##### Excerpt provided #####

[Date Prev][Date Next][Subject Prev][Subject Next][ Date Index][ Subject Index]

Re: XYWRITE digest 1043





XyWriters-
I probably spend more time playing with and dealing with diacriticals than anybody I know. I work as a consultant to the International Olympic Committee databasing all the Olympic results and the name spellings in the various languages contain literally hundreds of different accent marks. I work primarily in XyWrite since the original text files were coded in that format since about 1985. But the IOC and many other places need the material in MS Word or other similar formats (Excel especially) to place into their web sites. I've developed numerous ways to handle the problem, none of them simple.
First of all, it is not proper anymore to simple use "oe" etc. to replace
German umlauts. That is why we have computers and word processors so that
words can now be spelled correctly across various languages. Hungarian has
many unusual accent marks and they get livid if they are omitted as they
end up changing the meaning of many words, similar to the Miami Herald
story about dropping the tildes.

#####

# Directive A
Name every software program that the XyWrite digest reply mentions.
# Directive B
Echo the passage of the XyWrite digest reply between "[Date Prev][Date Next][Subject" and "of them simple.", inclusive.
# Directive C
Answer these questions from the XyWrite digest reply:
(i) For what organization does the writer work as a consultant?
(ii) Since about what year have the original text files been coded in XyWrite format?
(iii) Which newspaper's story about dropping the tildes is mentioned?

##### Data lines #####

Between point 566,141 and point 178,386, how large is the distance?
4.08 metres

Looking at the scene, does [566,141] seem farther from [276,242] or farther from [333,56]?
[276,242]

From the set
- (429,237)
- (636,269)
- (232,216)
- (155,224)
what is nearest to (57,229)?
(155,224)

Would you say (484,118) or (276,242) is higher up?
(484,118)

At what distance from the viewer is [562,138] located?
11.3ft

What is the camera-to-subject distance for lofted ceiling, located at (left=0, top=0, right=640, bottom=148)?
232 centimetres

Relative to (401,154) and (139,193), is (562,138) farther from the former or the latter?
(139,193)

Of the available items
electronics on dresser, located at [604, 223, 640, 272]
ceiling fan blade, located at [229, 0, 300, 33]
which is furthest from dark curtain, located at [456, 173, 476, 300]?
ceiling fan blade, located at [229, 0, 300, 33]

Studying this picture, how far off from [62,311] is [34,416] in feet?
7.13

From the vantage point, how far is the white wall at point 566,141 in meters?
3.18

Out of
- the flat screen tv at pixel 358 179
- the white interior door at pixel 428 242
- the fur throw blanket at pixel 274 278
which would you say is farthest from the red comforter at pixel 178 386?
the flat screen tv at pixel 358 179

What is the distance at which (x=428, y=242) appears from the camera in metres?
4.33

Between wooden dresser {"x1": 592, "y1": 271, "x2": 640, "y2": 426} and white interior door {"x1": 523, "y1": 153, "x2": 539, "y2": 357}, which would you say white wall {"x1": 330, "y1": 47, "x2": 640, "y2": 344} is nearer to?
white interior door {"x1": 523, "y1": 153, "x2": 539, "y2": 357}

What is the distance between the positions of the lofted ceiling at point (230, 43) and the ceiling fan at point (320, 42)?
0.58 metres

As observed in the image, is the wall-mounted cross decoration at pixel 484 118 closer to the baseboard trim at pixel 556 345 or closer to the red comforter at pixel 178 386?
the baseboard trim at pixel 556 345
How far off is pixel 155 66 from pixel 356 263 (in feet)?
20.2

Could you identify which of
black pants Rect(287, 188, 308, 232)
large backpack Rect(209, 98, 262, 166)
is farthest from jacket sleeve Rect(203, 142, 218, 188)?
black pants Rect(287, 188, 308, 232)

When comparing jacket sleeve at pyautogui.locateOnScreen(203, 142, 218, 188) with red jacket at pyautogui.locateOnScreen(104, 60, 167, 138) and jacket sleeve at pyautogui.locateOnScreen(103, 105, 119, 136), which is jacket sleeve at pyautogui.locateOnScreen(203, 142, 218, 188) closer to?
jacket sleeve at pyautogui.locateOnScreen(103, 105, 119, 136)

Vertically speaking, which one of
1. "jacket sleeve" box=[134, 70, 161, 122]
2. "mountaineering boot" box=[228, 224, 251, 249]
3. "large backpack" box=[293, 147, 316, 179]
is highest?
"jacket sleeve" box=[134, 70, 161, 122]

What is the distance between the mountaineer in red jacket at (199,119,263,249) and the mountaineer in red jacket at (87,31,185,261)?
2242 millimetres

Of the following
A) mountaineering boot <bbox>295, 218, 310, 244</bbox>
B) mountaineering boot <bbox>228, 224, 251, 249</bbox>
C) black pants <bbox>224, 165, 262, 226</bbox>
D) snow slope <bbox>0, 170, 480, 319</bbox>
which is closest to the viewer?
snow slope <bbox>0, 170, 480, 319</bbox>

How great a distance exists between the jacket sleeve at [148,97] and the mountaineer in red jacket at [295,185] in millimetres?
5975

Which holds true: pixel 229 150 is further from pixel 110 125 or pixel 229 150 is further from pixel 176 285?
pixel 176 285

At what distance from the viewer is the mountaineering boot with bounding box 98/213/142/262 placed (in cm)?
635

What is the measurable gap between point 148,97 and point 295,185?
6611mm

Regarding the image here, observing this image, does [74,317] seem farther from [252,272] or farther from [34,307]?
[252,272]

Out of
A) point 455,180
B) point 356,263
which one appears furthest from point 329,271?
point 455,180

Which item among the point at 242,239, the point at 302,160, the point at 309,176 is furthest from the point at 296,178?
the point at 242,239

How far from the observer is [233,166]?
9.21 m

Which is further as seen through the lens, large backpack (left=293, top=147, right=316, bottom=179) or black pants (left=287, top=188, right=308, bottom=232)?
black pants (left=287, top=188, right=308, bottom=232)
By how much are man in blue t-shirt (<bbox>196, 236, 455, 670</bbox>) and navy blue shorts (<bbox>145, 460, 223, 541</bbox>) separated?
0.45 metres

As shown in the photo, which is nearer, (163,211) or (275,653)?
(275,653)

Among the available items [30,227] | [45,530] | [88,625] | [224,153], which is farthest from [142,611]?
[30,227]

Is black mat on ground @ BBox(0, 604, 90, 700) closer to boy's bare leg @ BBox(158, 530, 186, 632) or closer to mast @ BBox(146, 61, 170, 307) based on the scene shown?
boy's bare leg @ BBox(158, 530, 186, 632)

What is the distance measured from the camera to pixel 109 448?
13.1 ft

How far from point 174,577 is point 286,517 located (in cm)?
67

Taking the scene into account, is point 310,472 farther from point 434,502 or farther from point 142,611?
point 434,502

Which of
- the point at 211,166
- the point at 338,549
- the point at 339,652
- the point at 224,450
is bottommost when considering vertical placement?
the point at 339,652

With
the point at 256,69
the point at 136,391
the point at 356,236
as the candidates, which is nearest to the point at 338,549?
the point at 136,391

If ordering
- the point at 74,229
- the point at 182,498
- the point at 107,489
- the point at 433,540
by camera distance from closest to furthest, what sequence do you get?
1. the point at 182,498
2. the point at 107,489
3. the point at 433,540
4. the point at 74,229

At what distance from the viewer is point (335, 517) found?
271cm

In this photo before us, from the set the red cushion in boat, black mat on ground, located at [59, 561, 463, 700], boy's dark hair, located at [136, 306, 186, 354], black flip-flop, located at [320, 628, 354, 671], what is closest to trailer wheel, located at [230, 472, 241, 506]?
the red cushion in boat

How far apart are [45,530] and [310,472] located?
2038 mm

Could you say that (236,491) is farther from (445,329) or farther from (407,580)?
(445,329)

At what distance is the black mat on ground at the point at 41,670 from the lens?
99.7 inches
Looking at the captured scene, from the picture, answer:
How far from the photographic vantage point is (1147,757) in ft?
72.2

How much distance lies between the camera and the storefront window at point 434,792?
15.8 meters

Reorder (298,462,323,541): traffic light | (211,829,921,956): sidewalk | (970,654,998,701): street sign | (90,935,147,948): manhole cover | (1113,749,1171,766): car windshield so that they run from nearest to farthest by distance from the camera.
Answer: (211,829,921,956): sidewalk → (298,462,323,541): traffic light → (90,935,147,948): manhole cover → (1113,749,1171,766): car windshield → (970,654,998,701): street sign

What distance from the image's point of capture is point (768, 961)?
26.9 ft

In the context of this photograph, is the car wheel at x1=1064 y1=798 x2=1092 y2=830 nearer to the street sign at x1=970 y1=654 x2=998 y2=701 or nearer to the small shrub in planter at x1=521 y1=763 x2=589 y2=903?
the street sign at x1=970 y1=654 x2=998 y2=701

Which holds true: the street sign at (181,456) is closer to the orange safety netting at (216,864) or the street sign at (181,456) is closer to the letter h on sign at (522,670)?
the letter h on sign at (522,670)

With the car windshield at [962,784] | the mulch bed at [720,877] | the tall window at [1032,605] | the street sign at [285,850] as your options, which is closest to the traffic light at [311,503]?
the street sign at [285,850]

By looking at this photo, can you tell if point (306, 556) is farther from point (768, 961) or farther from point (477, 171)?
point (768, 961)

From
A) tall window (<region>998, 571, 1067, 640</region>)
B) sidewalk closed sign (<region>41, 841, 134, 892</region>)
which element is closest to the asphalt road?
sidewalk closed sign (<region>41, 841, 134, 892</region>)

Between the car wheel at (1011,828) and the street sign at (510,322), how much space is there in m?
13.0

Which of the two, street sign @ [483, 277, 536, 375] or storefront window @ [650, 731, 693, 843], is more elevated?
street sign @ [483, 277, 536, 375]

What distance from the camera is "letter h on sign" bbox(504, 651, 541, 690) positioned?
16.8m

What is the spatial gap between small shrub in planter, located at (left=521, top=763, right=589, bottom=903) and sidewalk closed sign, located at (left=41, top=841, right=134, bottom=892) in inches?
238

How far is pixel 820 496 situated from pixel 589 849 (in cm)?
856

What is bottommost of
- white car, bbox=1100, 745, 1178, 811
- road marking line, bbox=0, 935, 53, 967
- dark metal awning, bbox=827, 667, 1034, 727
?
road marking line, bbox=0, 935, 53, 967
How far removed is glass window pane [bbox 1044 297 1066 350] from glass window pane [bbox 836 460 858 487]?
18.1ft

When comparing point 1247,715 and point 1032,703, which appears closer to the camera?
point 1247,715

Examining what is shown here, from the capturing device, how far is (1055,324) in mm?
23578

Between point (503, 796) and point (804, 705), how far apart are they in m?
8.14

#####

# Written response A
XyWrite, MS Word, Excel

# Written response B
[Date Prev][Date Next][Subject Prev][Subject Next][ Date Index][ Subject Index]

Re: XYWRITE digest 1043





XyWriters-
I probably spend more time playing with and dealing with diacriticals than anybody I know. I work as a consultant to the International Olympic Committee databasing all the Olympic results and the name spellings in the various languages contain literally hundreds of different accent marks. I work primarily in XyWrite since the original text files were coded in that format since about 1985. But the IOC and many other places need the material in MS Word or other similar formats (Excel especially) to place into their web sites. I've developed numerous ways to handle the problem, none of them simple.

# Written response C
(i) The International Olympic Committee
(ii) About 1985
(iii) The Miami Herald